Hyundai fined $19 million for submitting false consumer payment histories

The Consumer Financial Protection Bureau fined Hyundai’s U.S. financing arm $19.2 million after an investigation found that the company submitted false credit information on millions of accounts. 

For more than four years, Hyundai Capital America knowingly presented credit bureaus with “inaccurate account information” about the payment history of consumer auto loans and leases, according to a statement released on Tuesday by the CFPB. 

The CFPB said it found 8.7 million instances of inaccurate information that affected about 2.2 million consumer loans from January 2016 to March 2020. The issue stemmed from HCA’s use of “manual and outdated systems, processes and procedures.”

In many cases, the auto lender reported that customers were more than 30 days late on payments when that wasn’t the case, the agency said. The company violated a provision of the Fair Credit Reporting Act by not updating credit information “that it determined was not complete or accurate,” according to the CFPB statement.

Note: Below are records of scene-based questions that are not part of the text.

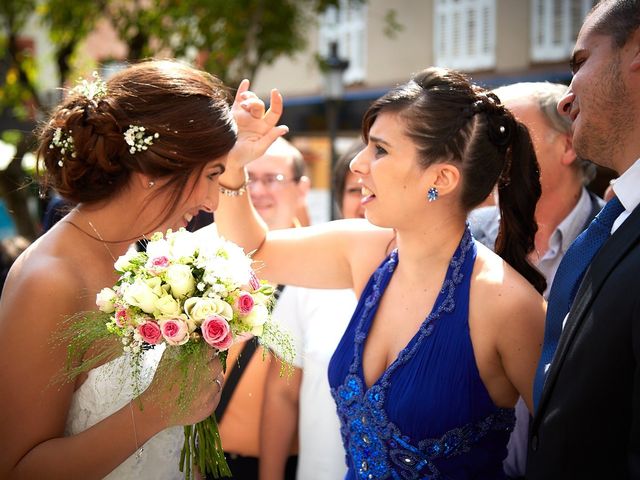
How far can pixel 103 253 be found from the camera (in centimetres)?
255

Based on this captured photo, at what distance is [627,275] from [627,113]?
59 cm

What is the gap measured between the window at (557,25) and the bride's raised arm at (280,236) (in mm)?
9732

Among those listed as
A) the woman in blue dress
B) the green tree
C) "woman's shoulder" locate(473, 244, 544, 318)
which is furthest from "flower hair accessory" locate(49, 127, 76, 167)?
the green tree

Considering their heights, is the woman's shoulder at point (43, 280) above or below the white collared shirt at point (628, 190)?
below

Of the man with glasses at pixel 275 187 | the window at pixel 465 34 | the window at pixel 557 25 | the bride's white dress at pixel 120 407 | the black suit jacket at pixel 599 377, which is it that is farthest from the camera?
the window at pixel 465 34

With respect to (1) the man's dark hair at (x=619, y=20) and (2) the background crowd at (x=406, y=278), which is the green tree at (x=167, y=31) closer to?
(2) the background crowd at (x=406, y=278)

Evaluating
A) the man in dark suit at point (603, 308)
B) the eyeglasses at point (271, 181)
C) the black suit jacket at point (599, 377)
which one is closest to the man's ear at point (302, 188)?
the eyeglasses at point (271, 181)

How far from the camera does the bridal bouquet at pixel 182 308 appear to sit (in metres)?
2.11

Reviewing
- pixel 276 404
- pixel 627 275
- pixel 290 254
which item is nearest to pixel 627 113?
pixel 627 275

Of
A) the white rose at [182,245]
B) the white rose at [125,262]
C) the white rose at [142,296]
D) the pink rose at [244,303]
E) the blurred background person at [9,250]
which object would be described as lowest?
the blurred background person at [9,250]

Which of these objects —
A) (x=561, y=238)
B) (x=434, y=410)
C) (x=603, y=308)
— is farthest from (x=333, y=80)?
(x=603, y=308)

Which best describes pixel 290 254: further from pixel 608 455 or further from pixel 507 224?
pixel 608 455

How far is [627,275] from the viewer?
1.82 m

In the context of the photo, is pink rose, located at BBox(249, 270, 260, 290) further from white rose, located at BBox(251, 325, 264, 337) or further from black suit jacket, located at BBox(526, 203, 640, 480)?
black suit jacket, located at BBox(526, 203, 640, 480)
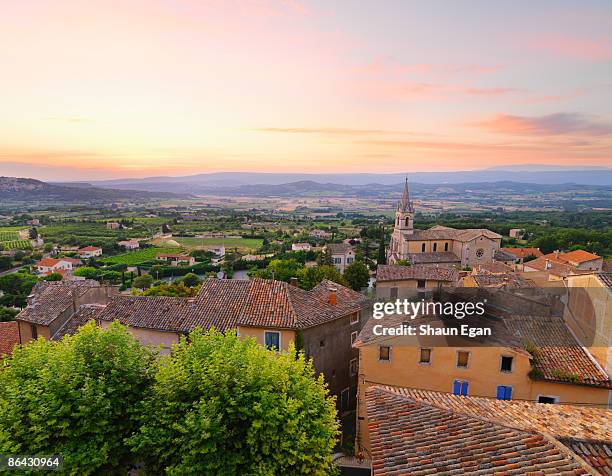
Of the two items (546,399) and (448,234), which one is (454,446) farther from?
(448,234)

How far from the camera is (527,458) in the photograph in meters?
7.80

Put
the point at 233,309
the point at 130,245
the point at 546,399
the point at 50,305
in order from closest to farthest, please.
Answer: the point at 546,399 → the point at 233,309 → the point at 50,305 → the point at 130,245

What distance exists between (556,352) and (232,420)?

Reporting this information “tarnished credit reports for millions of borrowers,” CFPB Director Rohit Chopra said in the statement. 

“Loan servicers must be complete and accurate when furnishing information that affects a borrower’s credit report,” he added.

HCA was ordered to pay $13.2 million to current and former customers as well as $6 million to the CFPB, according to the agency’s statement. This is the largest Fair Credit Reporting Act case the agency has taken against an auto servicer, the bureau said.

The company did not admit to any wrongdoing but has launched an “end-to-end review” of credit reporting practices, an HCA spokesperson said in an emailed statement.